Oysa eğer özgürlük hareketinin dinamiklerini kabul ederse Suriye’de Kürtler, Sünni Araplar, Dürziler, Şiiler, Alevi/Nusayri Araplar arasında kantonal/federal bir yönetime geçerek ademi merkezi yapılar ile demokratik bir sisteme geçebilecektir. Benzer şekilde Irak’taki tartışmalı bölgeler, Şengal, Kerkük, Musul, Germiyan veya Federal bölge sınırlarında Halepçe, Soran ve Behdinan bölgeleri hakeza Sünni ve Şii bölgeleri de federal/kantonal yöntemlerle çözüme kavuşabilir, ABD’nin sözde çözümlerinden daha tutarlı, katılımcı ve uzlaşmacı yöntemdir. Hakeza demokratik katılımda, insanlar inançları ekseninde rahatlıkla örgütlenebilecekleri, bilgiye özgürce ulaşabilecekleri ve tartışacakları için mezhepsel yapılar, tarikatlar, cemaatler ve aşiretsel yapılar gereksizleşecek, uzatmalı olan bu kurumlar tarihe gömülecek, demokratik katılımcı bir toplum oluşacaktır.

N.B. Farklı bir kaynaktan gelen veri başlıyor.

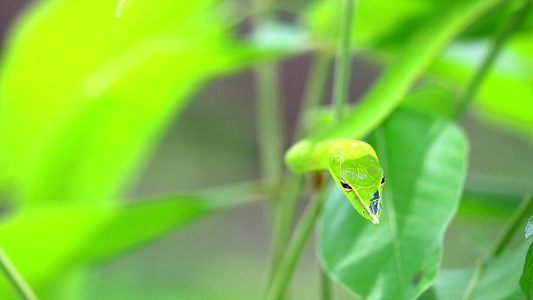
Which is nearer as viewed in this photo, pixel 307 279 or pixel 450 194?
pixel 450 194

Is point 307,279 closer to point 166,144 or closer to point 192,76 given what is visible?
point 166,144

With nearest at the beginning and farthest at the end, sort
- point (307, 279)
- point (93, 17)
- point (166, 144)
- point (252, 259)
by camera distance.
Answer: point (93, 17) < point (307, 279) < point (252, 259) < point (166, 144)

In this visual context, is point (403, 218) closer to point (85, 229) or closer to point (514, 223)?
point (514, 223)

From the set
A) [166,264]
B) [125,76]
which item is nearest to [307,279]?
[166,264]

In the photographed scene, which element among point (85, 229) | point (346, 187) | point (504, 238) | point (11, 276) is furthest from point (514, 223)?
point (85, 229)

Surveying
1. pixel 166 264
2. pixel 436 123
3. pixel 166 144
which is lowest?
pixel 166 264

Elbet bu değişim dinamizmi bilinçli olarak engellenmektedir. Çünkü böylesi bir durumda gereksiz kalacak ABD ve Batılı müttefikleri, tabii ki halkın kendi dinamikleriyle oluşacak yapıya karşı koymakta özgürlük hareketinin insanlığa olumlu katkısını engellemektedirler. Bütün zorluklara rağmen eğer bir yarılma yaratılmış ve özgürlük namına birtakım değerler oluşturulmuş ise umut etmek, siyasal, sosyal, entelektüel bütün cephelerde ayakta durmak, mücadele etmek gerek. Çünkü özgürlüğün zaferi mümkün.